**PASSAGE PROVIDED**

begin

Fully charged: how Oxford became an electric superpower

Fully charged: how Oxford became an electric superpower
The energy superhub at Redbridge Park and Ride. Source: Oxford City Council

Quietly, Oxford has become a global powerhouse in electric vehicle charging and energy storage.

You might have noticed more electric taxis, and electric buses. If you're really attentive you might have noticed more EV charge points on the roads, or even the very large one up at Redbridge.

This is all part of a joined-up strategy to get Oxford to Net Zero by 2040. To do that requires some elevated thinking and some mould breaking. In other cities it might be a stretch. But this is Oxford, where just over 70% of the city’s jobs are in knowledge industries. Today is the fifth annual World EV Day, a global movement, born in Oxford. To mark this, we spoke to city councillor Anna Railton, Cabinet Member for Zero Carbon Oxford, to find out what is underway – and why the city should be proud of its record.

Councillor Anna Railton

What is net zero?

There is a climate emergency. (Clarion editorial note: if you don't believe this, you may as well stop reading now.), As the UN Environment Programme says:

The world is in a state of climate emergency, and we need to shift into emergency gear. Humanity’s burning of fossil fuels has emitted enough greenhouse gases (GHGs) to significantly alter the composition of the atmosphere and average world temperature has risen between 1.1 and 1.2°C.

Net zero refers to a state in which the greenhouse gases going into the atmosphere are balanced by removal out of the atmosphere. The term net zero is important because, for CO₂ at least, this is the state at which global warming stops. The 2015 Paris Agreement requires nations to “achieve a balance between anthropogenic emissions by sources and removals by sinks of greenhouse gases in the second half of this century”.

The ‘net’ in net zero is important. It is impossible to reduce all emissions to zero in this timescale: so as well as deep and widespread cuts in emissions, we need to scale up removals. This is not simply a governmental problem, though state-sponsored solutions are a significant part of the solution. To achieve this globally it requires governments, industries, cities, businesses and individuals to act.

This is just the beginning of where you can be proud of our city’s role in tackling it, because those governments, industries, businesses and individuals meet in Oxford. Net Zero Climate is a platform “informed by leading climate researchers and hosted by the University of Oxford, bringing together principles and policies, practical tools, and progress tracking to help businesses and policymakers achieve that goal.” Its resources include a course for public servants on net zero, information on carbon offsetting and tools for setting and achieving a net zero target – and this is available to the world.

end

**RECORDS SHOWN**
begin

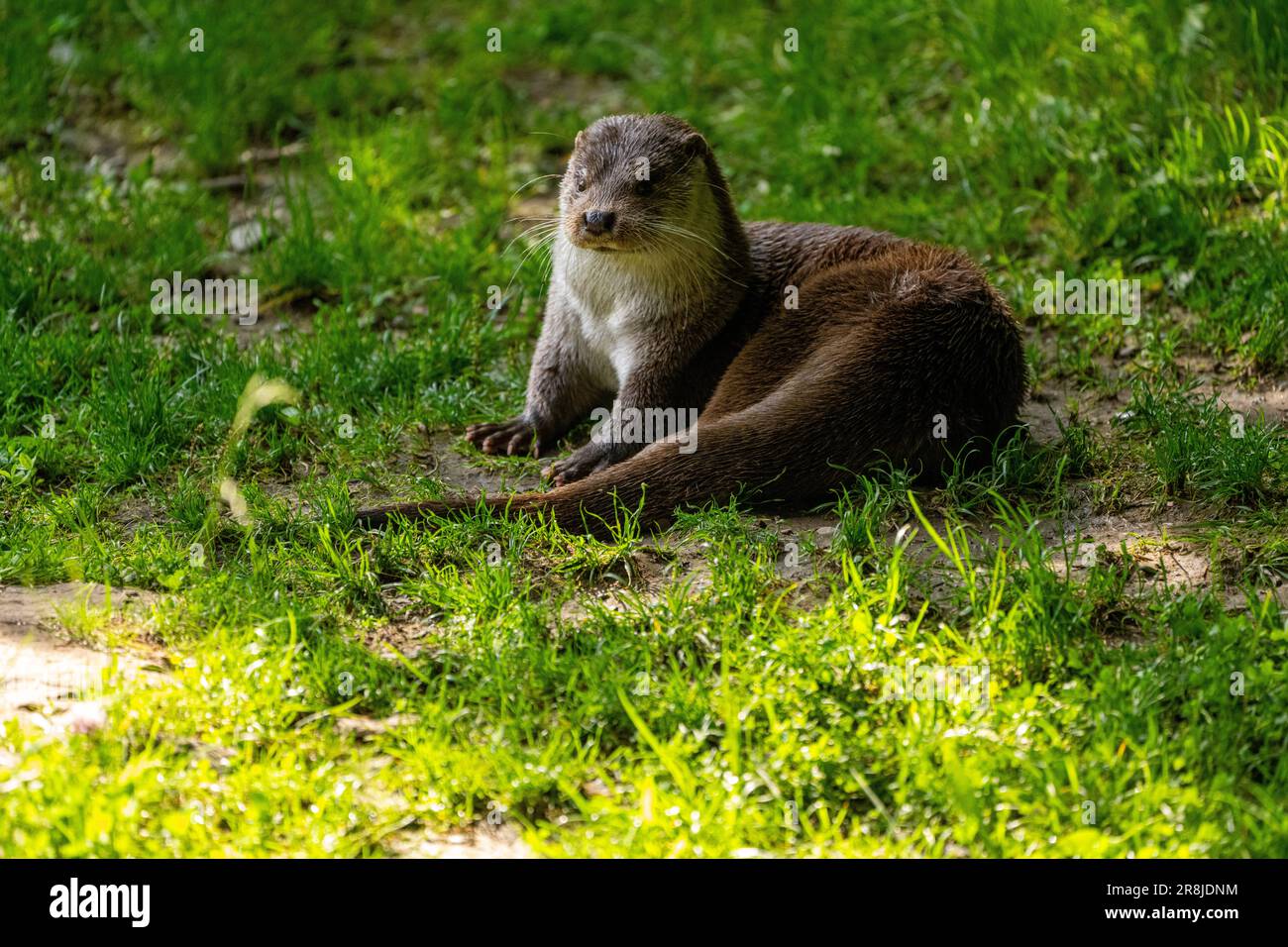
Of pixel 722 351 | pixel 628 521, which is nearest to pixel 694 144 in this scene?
pixel 722 351

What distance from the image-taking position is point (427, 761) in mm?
2148

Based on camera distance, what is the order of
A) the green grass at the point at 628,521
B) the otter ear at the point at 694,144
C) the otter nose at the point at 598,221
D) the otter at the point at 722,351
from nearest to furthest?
the green grass at the point at 628,521
the otter at the point at 722,351
the otter nose at the point at 598,221
the otter ear at the point at 694,144

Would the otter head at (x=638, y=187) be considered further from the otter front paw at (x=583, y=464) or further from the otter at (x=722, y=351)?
the otter front paw at (x=583, y=464)

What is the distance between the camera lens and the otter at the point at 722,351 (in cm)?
292

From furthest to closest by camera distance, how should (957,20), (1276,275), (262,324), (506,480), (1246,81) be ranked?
(957,20)
(1246,81)
(262,324)
(1276,275)
(506,480)

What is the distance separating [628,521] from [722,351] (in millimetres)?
687

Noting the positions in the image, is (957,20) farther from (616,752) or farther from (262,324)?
(616,752)

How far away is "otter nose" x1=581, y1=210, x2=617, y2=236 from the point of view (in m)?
3.19

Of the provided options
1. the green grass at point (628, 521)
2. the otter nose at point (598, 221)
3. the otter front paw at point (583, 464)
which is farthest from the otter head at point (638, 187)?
the green grass at point (628, 521)

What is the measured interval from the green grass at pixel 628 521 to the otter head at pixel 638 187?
23.9 inches

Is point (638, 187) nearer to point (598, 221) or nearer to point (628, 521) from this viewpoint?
point (598, 221)

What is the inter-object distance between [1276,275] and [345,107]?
3.20m

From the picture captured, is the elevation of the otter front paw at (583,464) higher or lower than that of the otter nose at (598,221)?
lower
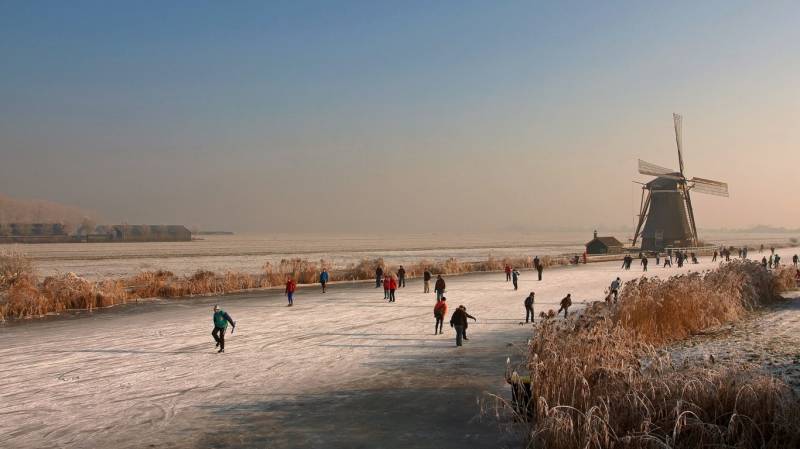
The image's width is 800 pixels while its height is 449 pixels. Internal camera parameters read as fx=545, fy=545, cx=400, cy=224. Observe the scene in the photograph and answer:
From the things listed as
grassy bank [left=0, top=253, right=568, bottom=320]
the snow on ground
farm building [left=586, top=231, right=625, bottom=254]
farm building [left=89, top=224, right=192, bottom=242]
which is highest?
farm building [left=89, top=224, right=192, bottom=242]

end

**WRITTEN TASKS**
A - In the Oxford article, shorten the paragraph that begins "Net zero refers to a state" into a short bulleted list that keeps its main facts.
B - Translate this sentence from the Oxford article into Spanish: "Quietly, Oxford has become a global powerhouse in electric vehicle charging and energy storage."
C - Update the Oxford article from "Quietly, Oxford has" to "of its record." by replacing "World EV Day" with "World Electric Vehicle Day".

**ANSWERS GIVEN**
A -
- Net zero is when the greenhouse gases entering the atmosphere are balanced by those removed from it.
- For CO₂ at least, this is the state at which global warming stops.
- The 2015 Paris Agreement requires nations to balance human-caused emissions from sources with removals by sinks in the second half of this century.

B - Sin hacer ruido, Oxford se ha convertido en una potencia mundial en la carga de vehículos eléctricos y el almacenamiento de energía.

C -
Quietly, Oxford has become a global powerhouse in electric vehicle charging and energy storage.

You might have noticed more electric taxis, and electric buses. If you're really attentive you might have noticed more EV charge points on the roads, or even the very large one up at Redbridge.

This is all part of a joined-up strategy to get Oxford to Net Zero by 2040. To do that requires some elevated thinking and some mould breaking. In other cities it might be a stretch. But this is Oxford, where just over 70% of the city’s jobs are in knowledge industries. Today is the fifth annual World Electric Vehicle Day, a global movement, born in Oxford. To mark this, we spoke to city councillor Anna Railton, Cabinet Member for Zero Carbon Oxford, to find out what is underway – and why the city should be proud of its record.